• _Exercise text_:
Re: [RFC PATCH v2 0/9] mm: support zswap-backed large folio swapin

From: Fujunjie

Date: Sun May 31 2026 - 08:33:35 EST




On 5/30/2026 2:06 AM, Nhat Pham wrote:
> On Fri, May 29, 2026 at 5:17 AM fujunjie <fujunjie1@xxxxxx> wrote:
>>
>> Hi,
>>
>> This RFC explores large-folio swapin for ranges that are still fully backed
>> by zswap.
>>
>> Large swapin is currently disabled once zswap is in the picture. Anonymous
>> faults stop considering large orders after zswap has ever been enabled,
>> shmem does the same, and zswap_load() refuses large swapcache folios. That
>> keeps mixed zswap/disk cases safe, but it also loses the dense case where
>> every slot in an aligned 64K range is still resident in zswap.
>>
>> The series keeps the policy in common swapin code:
>>
>> - zswap reports backend facts and provides the large-folio load helper.
>> - swapin_sync() filters candidate orders by backend range.
>> - all-disk and zeromap ranges keep the existing Kairui large-swapin path.
>> - mixed zswap/disk ranges stay order-0.
>> - all-zswap ranges may use a 64K folio after locality admission.
>> - anon provides locality evidence from VMA hints and PTE young density.
>> - shmem starts with explicit VMA-hint evidence only.
>> - swap readahead uses its existing VMA/cluster window as locality
>> evidence; it does not also run the anon PTE-young rule.
>>
>> The backend range probe is only a snapshot. If the backend changes after a
>> fresh large swapcache folio is allocated, the common path drops that folio
>> and falls back to order-0. zswap_load() can also return -EAGAIN for the
>> same retry path. If a late fault retry keeps the large folio in swapcache
>> instead of deleting it, the cgroup v1 memsw swap owner is committed before
>> returning.
>>
>> This is mTHP/large-folio swapin. The mappings installed by do_swap_page()

• _Exercise data_:
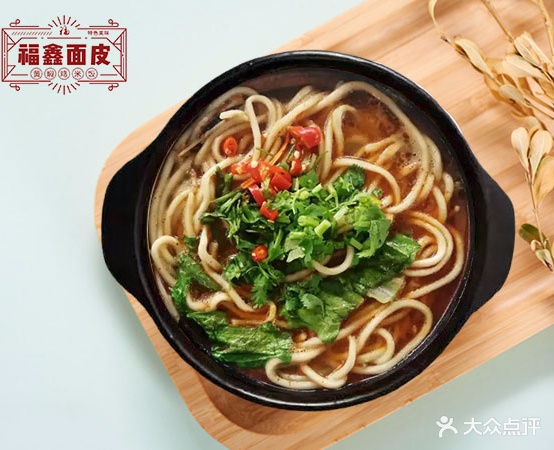 福鑫面皮(小南坑店)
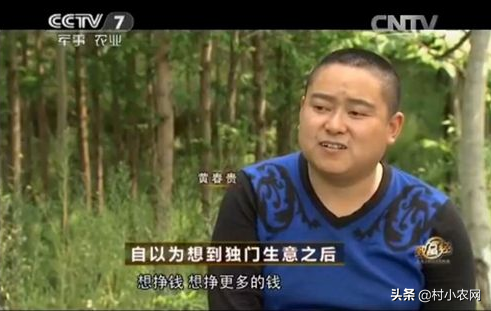 农民都爱看《致富经》，却总说看看就得了！网友：你认真你就输了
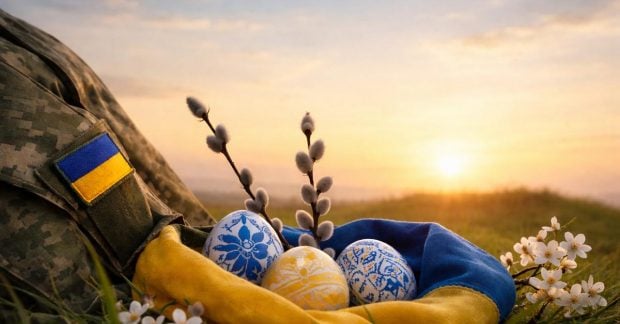 Привітання з Великоднем для військових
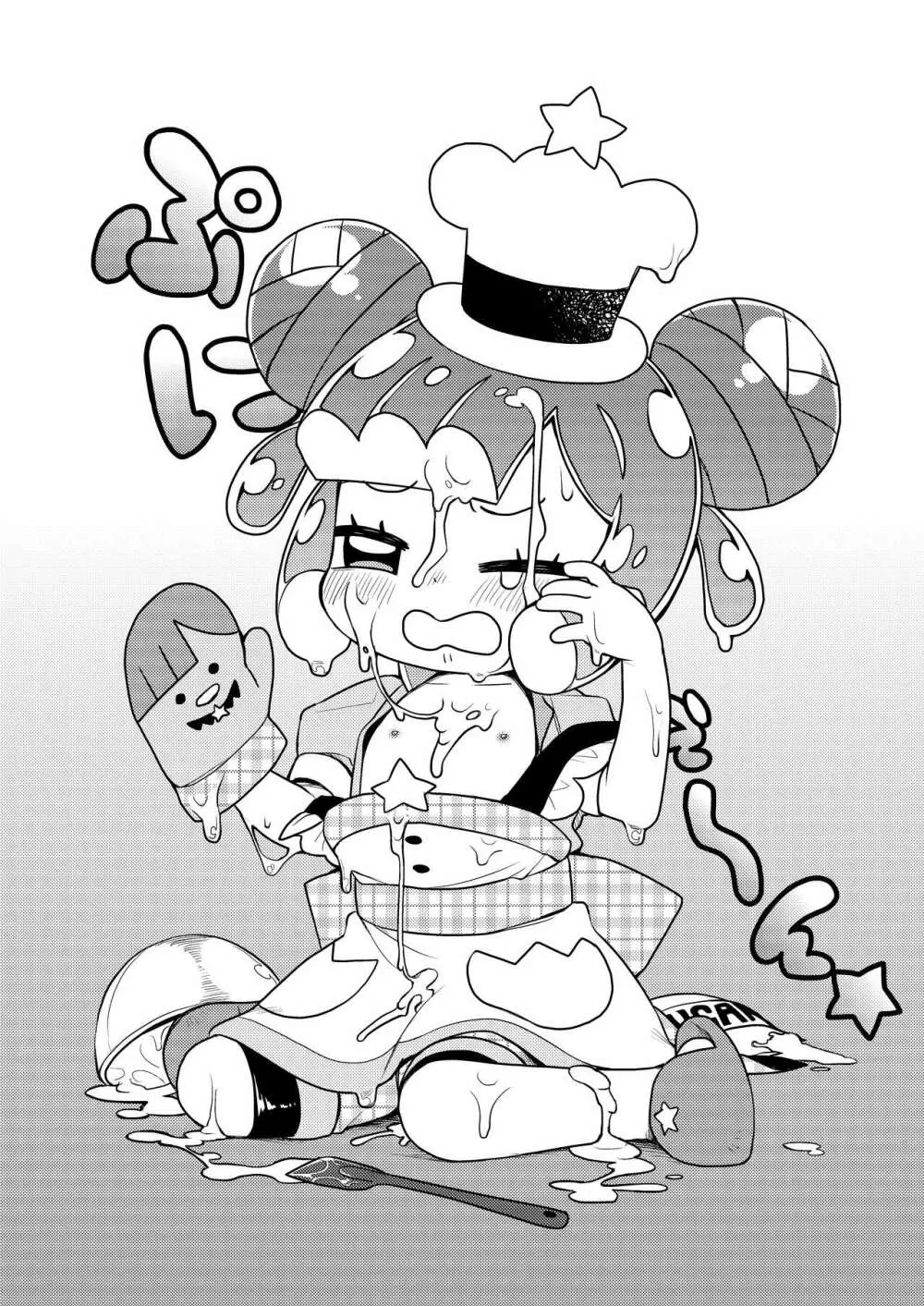 じゃーん! えっちでかわいいぼくでーす! - page17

• _Work order_: Continue the email about zswap-backed large folio swapin from its last words.

• _Answer below_:
>> are still PTE mappings, not PMD mappings. The expected win is fewer faults,
>> batched PTE/rmap work, and preserving the large folio across zswapin
>> instead of rebuilding the working set as order-0 pages.
>>
>> Prior art: Usama Arif posted a related RFC on 2024-10-18:
>>
>> mm: zswap: add support for zswapin of large folios
>> https://lore.kernel.org/linux-mm/20241018105026.2521366-1-usamaarif642@xxxxxxxxx/
>>
>> This RFC keeps the same broad goal, but moves admission into common swapin
>> code. zswap does not decide the policy. Mixed zswap/disk ranges are
>> rejected before large IO, and the first cap is 64K.
>>
>> This is a rewrite of the RFC posted on 2026-05-08:
>>
>> [RFC PATCH 0/5] mm: support zswap-backed anonymous large folio swapin
>> https://lore.kernel.org/linux-mm/tencent_8B437BE4F586C162950BF71954316C1EDB05@xxxxxx/
>>
>> The v1 series was anonymous-only and kept too much of the policy near the
>> anon fault and zswap paths. This version is rebuilt on top of Kairui Song's
>> common swapin infrastructure. It keeps admission in common swapin code,
>> rejects mixed zswap/disk large ranges, and adds separate locality producers
>> for anon, shmem and swap readahead.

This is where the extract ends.